You’re probably familiar with the Mono Diet or some form of it. The “mono” refers to the fact that, at least for a time, the dietary practitioner eats one and only one food, often as many as desired, although it should come as no surprise that the desire drops quickly after the food becomes boring. And it will become boring, because it’s never chocolate or donuts. Famous mono dieters include the tall talking half of Penn & Teller, illusionist Penn Jillette, who claims he lost 100 pounds eating nothing but potatoes credited his 100-pound weight loss to eating nothing but potatoes; actor Matt Damon, who ate not potatoes (despite their major role in The Martian) but boneless chicken breasts to lose weight for a role; and the controversial YouTuber Freelee the Banana Girl who claimed … oh, you can figure this one out for yourself.

Now comes Stanislava the Sand Lady. Seventy-year-old Stanislava Monstvilene of Lithuania told Ruptly that she switched to a mono diet long before they became popular. However, her sole food of choice will most likely not become as popular as bananas, because Stanislava says she subsists solely on sand. Before you gag and reach for a glass of water, Stanislava claims she desperately switched to sand for medical reasons and it may have saved her life.

“I had a late stage brain tumor. They said I wouldn’t last long. My hemoglobin level was 60 [some five times over the normal range]. I was passing by and once an idea came to my mind – take the sand and eat it. For the first time I choked but then I got used to it.”

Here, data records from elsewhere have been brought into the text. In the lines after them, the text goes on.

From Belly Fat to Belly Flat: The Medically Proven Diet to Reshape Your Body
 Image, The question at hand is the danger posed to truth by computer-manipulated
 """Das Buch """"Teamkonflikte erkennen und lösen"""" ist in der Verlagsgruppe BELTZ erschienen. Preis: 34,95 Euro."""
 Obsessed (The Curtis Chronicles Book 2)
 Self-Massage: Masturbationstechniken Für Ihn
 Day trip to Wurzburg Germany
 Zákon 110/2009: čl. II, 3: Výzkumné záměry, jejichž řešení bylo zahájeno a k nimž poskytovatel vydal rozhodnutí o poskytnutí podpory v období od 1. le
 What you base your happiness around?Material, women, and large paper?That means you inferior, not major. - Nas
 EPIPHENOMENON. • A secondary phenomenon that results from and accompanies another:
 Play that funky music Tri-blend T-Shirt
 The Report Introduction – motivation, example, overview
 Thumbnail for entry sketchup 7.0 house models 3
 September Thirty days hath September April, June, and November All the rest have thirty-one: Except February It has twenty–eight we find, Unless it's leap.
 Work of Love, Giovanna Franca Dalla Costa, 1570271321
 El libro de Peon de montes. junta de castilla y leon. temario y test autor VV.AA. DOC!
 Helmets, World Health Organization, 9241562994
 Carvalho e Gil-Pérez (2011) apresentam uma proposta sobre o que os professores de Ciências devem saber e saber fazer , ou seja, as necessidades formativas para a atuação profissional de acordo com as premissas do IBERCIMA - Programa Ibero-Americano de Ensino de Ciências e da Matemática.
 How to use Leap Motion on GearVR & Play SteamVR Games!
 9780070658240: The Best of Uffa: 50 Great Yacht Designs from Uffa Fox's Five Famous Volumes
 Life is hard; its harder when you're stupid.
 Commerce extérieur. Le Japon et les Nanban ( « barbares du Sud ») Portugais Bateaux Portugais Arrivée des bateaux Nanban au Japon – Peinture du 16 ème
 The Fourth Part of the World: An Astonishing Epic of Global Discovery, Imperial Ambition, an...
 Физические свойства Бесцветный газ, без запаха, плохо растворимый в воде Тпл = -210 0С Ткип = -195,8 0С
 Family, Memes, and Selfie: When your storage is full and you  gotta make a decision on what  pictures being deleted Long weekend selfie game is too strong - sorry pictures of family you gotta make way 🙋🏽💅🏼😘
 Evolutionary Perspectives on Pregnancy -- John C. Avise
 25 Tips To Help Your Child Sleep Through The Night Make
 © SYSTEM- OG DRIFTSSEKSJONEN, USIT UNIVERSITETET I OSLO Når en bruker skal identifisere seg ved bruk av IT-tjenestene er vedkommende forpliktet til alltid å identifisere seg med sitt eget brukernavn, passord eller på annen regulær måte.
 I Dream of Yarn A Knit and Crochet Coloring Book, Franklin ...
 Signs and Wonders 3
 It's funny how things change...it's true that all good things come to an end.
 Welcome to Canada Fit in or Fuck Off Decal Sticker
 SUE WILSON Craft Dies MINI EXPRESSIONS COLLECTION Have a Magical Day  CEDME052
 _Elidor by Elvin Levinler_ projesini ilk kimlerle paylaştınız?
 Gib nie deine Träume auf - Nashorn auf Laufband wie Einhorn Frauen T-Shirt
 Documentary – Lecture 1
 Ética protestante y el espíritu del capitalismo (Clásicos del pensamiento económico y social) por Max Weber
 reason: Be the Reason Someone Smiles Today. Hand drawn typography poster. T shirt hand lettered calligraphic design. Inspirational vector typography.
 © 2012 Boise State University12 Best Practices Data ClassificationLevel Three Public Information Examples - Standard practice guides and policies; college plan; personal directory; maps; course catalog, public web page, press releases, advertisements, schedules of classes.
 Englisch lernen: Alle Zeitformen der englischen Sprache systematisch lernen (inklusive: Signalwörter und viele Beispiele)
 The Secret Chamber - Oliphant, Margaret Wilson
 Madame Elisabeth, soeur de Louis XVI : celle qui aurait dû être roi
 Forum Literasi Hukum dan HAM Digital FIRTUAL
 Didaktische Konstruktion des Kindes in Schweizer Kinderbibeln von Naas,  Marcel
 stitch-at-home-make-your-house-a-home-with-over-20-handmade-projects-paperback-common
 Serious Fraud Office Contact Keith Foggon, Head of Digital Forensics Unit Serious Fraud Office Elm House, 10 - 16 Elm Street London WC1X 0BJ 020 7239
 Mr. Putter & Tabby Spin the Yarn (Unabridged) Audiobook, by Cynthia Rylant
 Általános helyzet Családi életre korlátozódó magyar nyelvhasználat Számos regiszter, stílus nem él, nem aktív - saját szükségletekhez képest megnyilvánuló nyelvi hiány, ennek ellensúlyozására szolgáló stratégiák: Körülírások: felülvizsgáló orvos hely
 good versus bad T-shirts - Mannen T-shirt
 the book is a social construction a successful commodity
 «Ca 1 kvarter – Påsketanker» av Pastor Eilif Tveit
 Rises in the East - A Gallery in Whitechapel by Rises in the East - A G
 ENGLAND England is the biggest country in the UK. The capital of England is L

Does it help to make it look like food?

Ten years later, Stanislava is still alive and kicking sand into her bucket and onto her plate (see for yourself in this video). And, while she doesn’t have her own YouTube channel (yet), she seems to be using the interview as a way to promote a mono sand diet.

“You should not mix it with food or water. You should not eat anything else, otherwise you will feel sick. And the water should not be drunk. I used to eat wet sand so after it I do not want to drink.”

Kids, don’t try this at home, although therapist Liliana Vaishvilene told Ruptly that, although she hasn’t verified that Stanislava doesn’t eat anything else, she looks pretty good.

“She has good blood. We examined her a while ago, but for the past few years she has not visited and has not applied for medical help.”

Yes, all parties involved know about geophagy, the habit of eating sand, clay, mud or dirt which falls under the broader category of Pica, which is the abnormal urge to eat non-food items in general (soap, paint, coins, etc.) Stories of it date back to the ancient Greeks and are generally attributed to pregnant women. Unless sand is capable of more miracles than removing brain tumors, 70-year-old Stanislava isn’t pregnant. However, the number of reported incidents of geophagy have risen, possibly due to the increased reporting of eating disorders, and some nutritionists admit that clay can absorb toxins when mixed with other foods, allowing them to be eaten without becoming sick – acorns are an example.

Adding sand doesn’t help all foods.

But sand? We’re glad you’re cured of your brain tumor, Stanislava, but we’ll need more than a video and an interview with Ruptly. Have you considered teaming up with Freelee the Banana Girl?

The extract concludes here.